Sometimes You Just Need to Disappear The best pastoring doesn't happen in the office. Gordon MacDonald
April 1, 2003
Often I think of an inn-keeper my wife, Gail, and I met in Vermont. Everything about him seemed unusual: his dress, his use of language, the ambience of his inn. He aroused my curiosity, and I began asking questions. I learned that Jack Coleman had been the president of Haverford, a well-known college. Later on, he had headed a prestigious educational foundation. Now, in semi-retirement, he ran an inn. Then I learned that he had acquired the life-long habit of regularly disappearing for short periods of time. He simply dropped out of sight. Presumably some assistant (or relative) knew where to find him, but the rest of the people in his world didn't.
When he resurfaced (perhaps ten days later), he would tell how he'd worked as a shoe-shine man at a railroad station or as a worker on a garbage collection team. Once he bussed tables at a fast-food location. Why?
"Because," he said, "in my line of executive work, it's easy to lose touch with the larger, very real world of common people. And once a leader loses that touch, a growing ineffectiveness seeps in. You forget where the real action of life is centered."

┄┄┄┄┄┄

Challenge A: In the article on disappearing, change "shoe-shine man" to "baggage handler" and write out the passage between "When he resurfaced" and "fast-food location. Why?", inclusive.
Challenge B: According to the article on disappearing, what jobs did Jack Coleman work while out of sight?
The lines come from a separate source that has nothing to do with the article.

Data provided:
┄┄┄┄┄┄

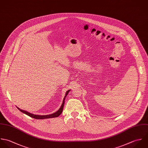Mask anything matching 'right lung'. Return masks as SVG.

┄┄┄┄┄┄

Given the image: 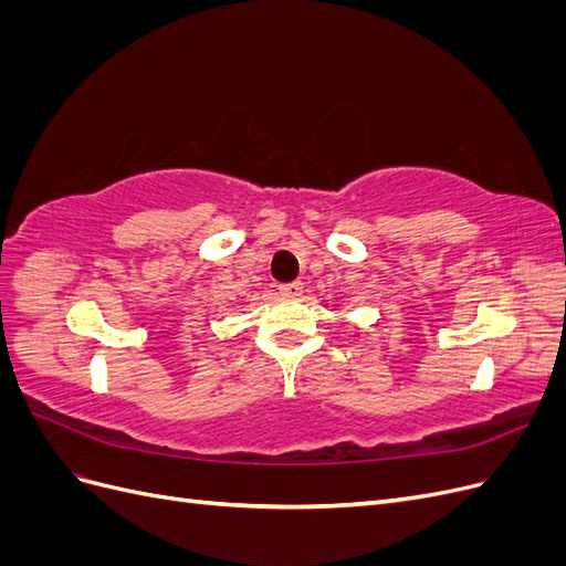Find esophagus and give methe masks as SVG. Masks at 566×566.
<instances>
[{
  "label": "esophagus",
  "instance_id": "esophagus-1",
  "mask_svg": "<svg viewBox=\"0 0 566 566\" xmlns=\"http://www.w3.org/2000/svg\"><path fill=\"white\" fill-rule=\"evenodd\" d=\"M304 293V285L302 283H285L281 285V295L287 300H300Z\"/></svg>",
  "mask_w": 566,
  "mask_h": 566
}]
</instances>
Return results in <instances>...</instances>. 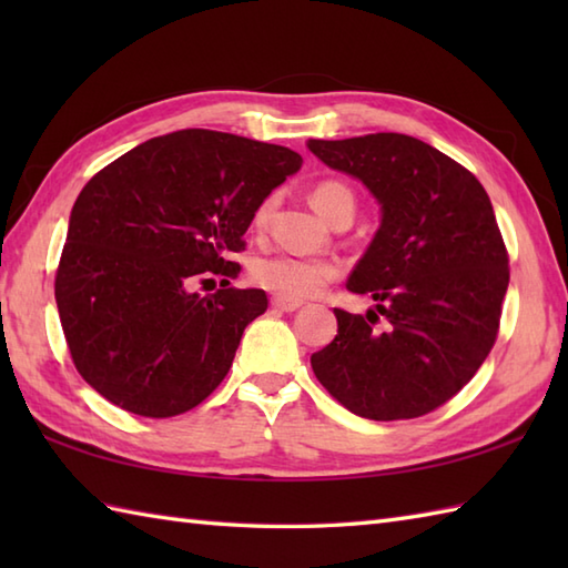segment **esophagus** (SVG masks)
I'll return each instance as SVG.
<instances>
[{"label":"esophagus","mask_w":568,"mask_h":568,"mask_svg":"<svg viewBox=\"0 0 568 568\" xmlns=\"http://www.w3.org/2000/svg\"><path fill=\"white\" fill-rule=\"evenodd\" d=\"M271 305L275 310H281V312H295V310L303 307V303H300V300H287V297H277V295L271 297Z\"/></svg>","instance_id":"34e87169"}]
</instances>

┄┄┄┄┄┄

Reply A:
When he resurfaced (perhaps ten days later), he would tell how he'd worked as a baggage handler at a railroad station or as a worker on a garbage collection team. Once he bussed tables at a fast-food location. Why?

Reply B:
- Shoe-shine man at a railroad station
- Worker on a garbage collection team
- Bussing tables at a fast-food location